Now the not-so-holy ghost.

He’d died at the wheel of his Porsche when it missed a corner and slid into the swamp, where he drowned. He’d been on his way to visit Copper Biscayne, his lover, an

d as fate would have it, Cameron in the freak accident had not only lost his life, but one of his balls as well. It appeared to have been sliced off when he’d been thrown through the windshield; shards of glass had still been imbedded in his scrotum. That piece of information had never made it to the press; there was no mention of the lost testicle in any of the articles that Atropos had so meticulously clipped from every paper that reported Cameron’s death. Cameron’s picture had been sliced, then pasted onto the family tree. The colors had faded somewhat, but the snapshot had been taken of Cameron with his three bastard children . . . Sugar, Dickie Ray and Cricket. Atropos wasn’t certain they were all his, but it was possible, if not likely.

Yes, Cameron had deserved his end.

Another limb belonged to Charles. The eldest son. The golden boy who could do no wrong. Gifted athlete, college graduate, and honed into the image of his proud father. Charles had been set on a course from a young age to run the family businesses. Unfortunately, he’d been shot by an errant bow hunter one Thanksgiving holiday. Atropos smiled as she stared at his reconstructed picture. He’d been standing over the top of a trophy kill, a very dead bear, the first beast Charles had killed with his bow. The picture had been sliced up, of course, then carefully pasted back together so that it seemed as if the bear had killed Charles.

How fitting. It just seemed more like the natural order of things.

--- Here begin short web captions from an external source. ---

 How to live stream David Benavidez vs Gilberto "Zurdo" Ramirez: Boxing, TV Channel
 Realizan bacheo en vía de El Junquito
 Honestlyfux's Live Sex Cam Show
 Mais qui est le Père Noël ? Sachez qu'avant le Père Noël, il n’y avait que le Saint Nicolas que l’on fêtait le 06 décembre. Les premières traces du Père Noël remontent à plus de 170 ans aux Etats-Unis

There were other limbs that were filled in as well, but Atropos didn’t have time to bask in each murder. Not when there was so much work to be done. She wondered if anyone, the police or Montgomery family members, realized that the killings were not random, that the causes of death were planned to perfection, that there was a bit of irony in each. How easy it would have been to buy a stolen gun and shoot her victims while they were alone. But that wasn’t the point. It wasn’t just the erasure of a life, but the artistry of the killing that was important, so that every victim realized they were about to die, at her hand. In those last, gasping, terrifying moments of life, the doomed needed to know that their fate had been sealed. They’d had no chance of escape.

That was the thrill.

That was the artistry.

That was the magic.

That was the brilliance.

She felt better as she stared at the death tree. Her blood sang through her veins. She felt her heart beating, tingled with anticipation of the next kill.

She glanced again at the snipped torso of Joshua Bandeaux. A truer bastard had never walked the earth. He deserved much worse than he had gotten. And the stupid police hadn’t even figured out for certain that he’d been killed. Which was frustrating. A little press would help sate her need for recognition . . . the need that had always propelled her. The few clippings already gathered were meager, not worthy of her acts.

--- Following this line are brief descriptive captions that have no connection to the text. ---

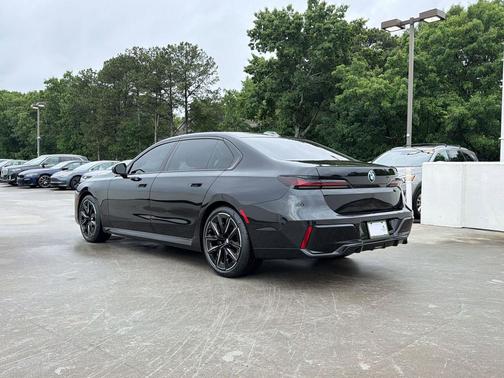 Black Sapphire Metallic 2023 BMW 740 i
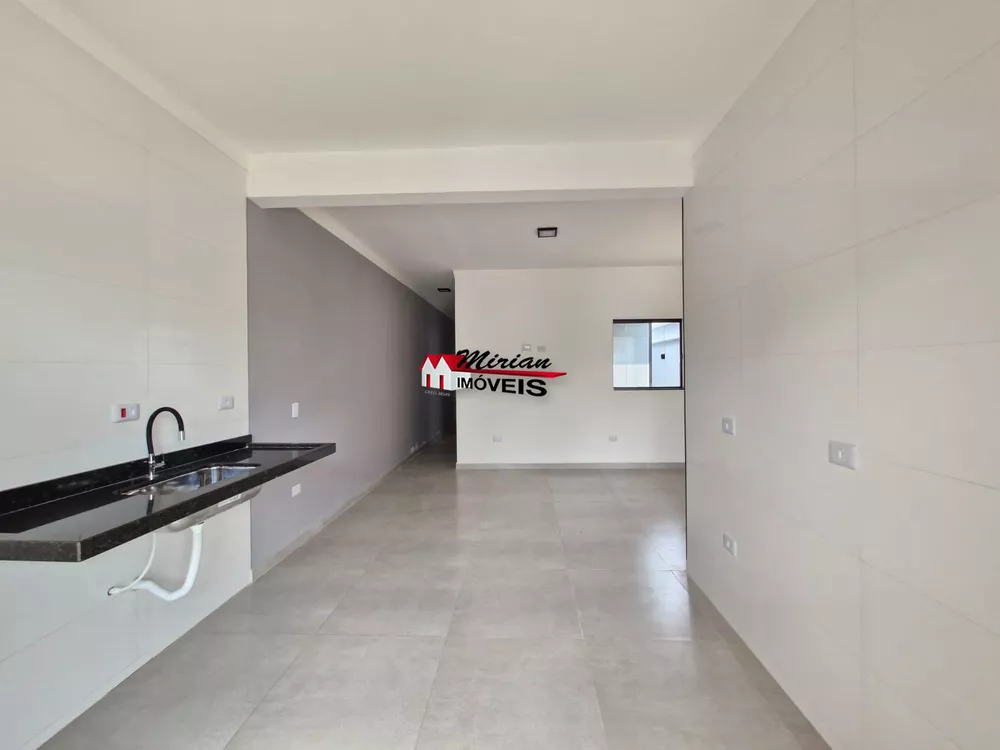 Casa à venda com 2 quartos, 80m² - Foto 10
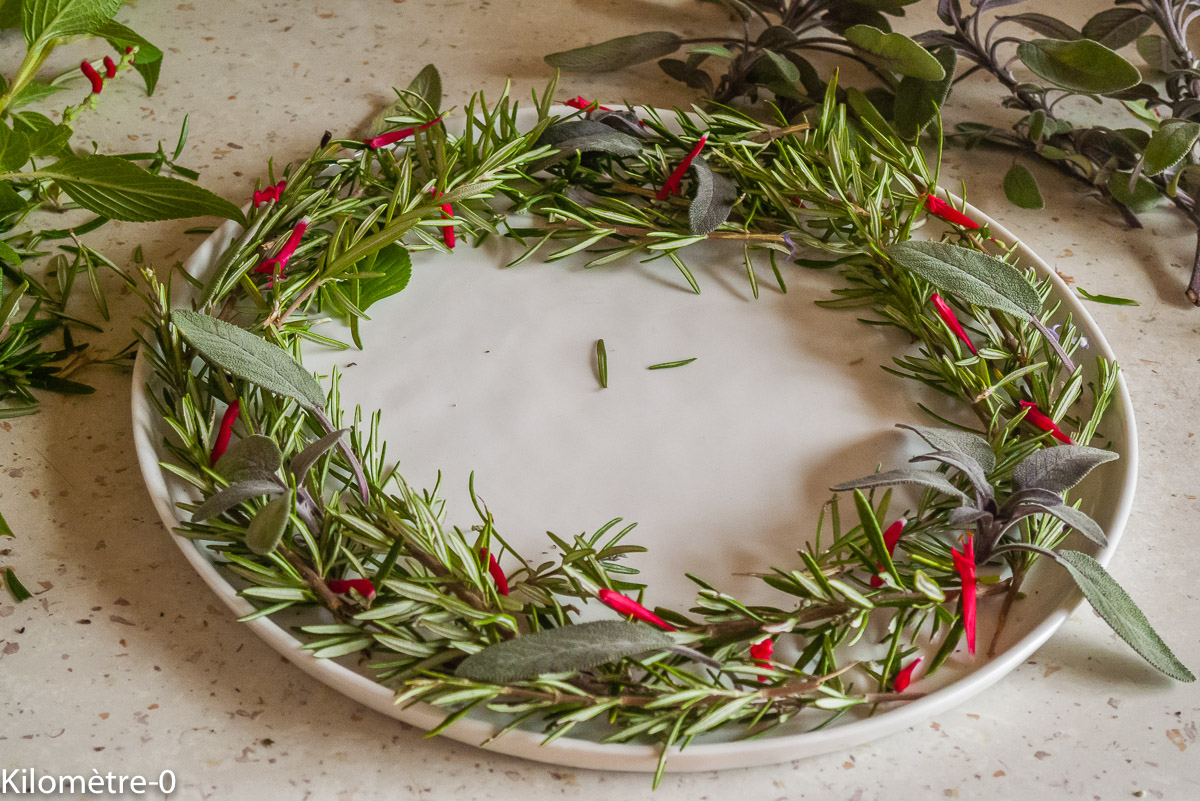 Photo de recette de couronne de Noël de Kilomètre-0, blog de cuisine réalisée à partir de produits locaux et issus de circuits courts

She glanced at the tree once more. Soon its gnarled and deadly branches would be filled. The clock was ticking. There was much to do. On quiet, padded footsteps, she walked to the desk and retrieved the snapshots from her drawer. Gently, as if they were a frail deck of Tarot cards, she shuffled them and fanned them out facedown on the desk. Eeny, meeny, miney moe . . . Pick a victim soon to go . . . if he hollers . . . make him pay . . . with his life that very day . . .

Carefully one photograph was selected and turned over.

A picture of Amanda.

Second born. Smart, beautiful, successful.

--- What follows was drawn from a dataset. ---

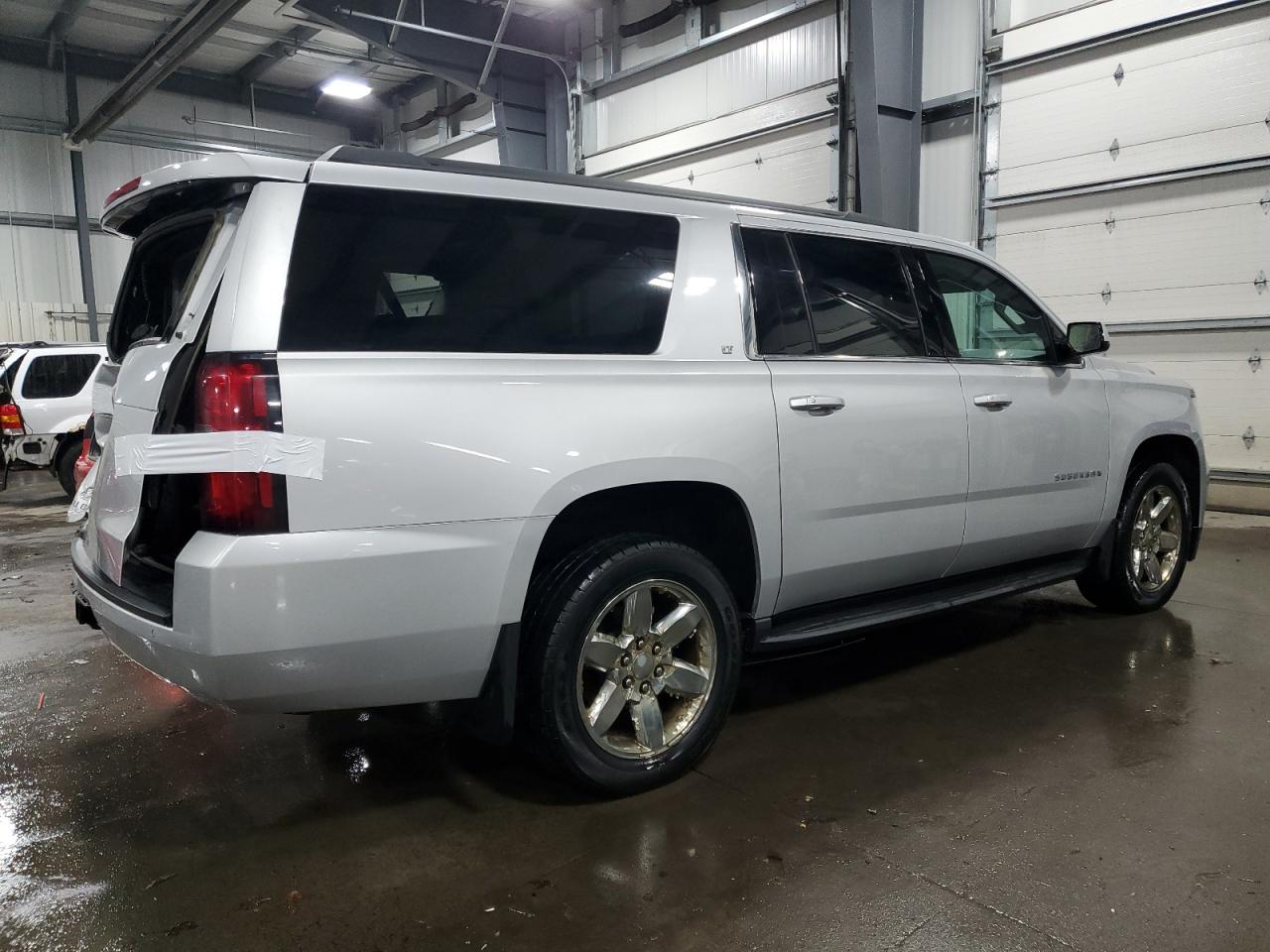 2018 Chevrolet Suburban - Image 3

Amanda Montgomery Drummond. With her own little demons . . . or demonettes. Yes, it was the eldest daughter’s turn.

In the snapshot Amanda, in a tennis skirt and top, was leaning against the polished fender of her pride and joy, a little red sports car, a cherry-red 1976 Triumph—make that TR-6—a gift from her father long before his untimely accident. Her eyes were shaded behind sunglasses, her smile wide, her mahogany-colored hair snapped back into a ponytail. Tall, athletic, gifted . . . with double majors in college, she had graduated summa cum laude and had given herself the choice of medical or law school.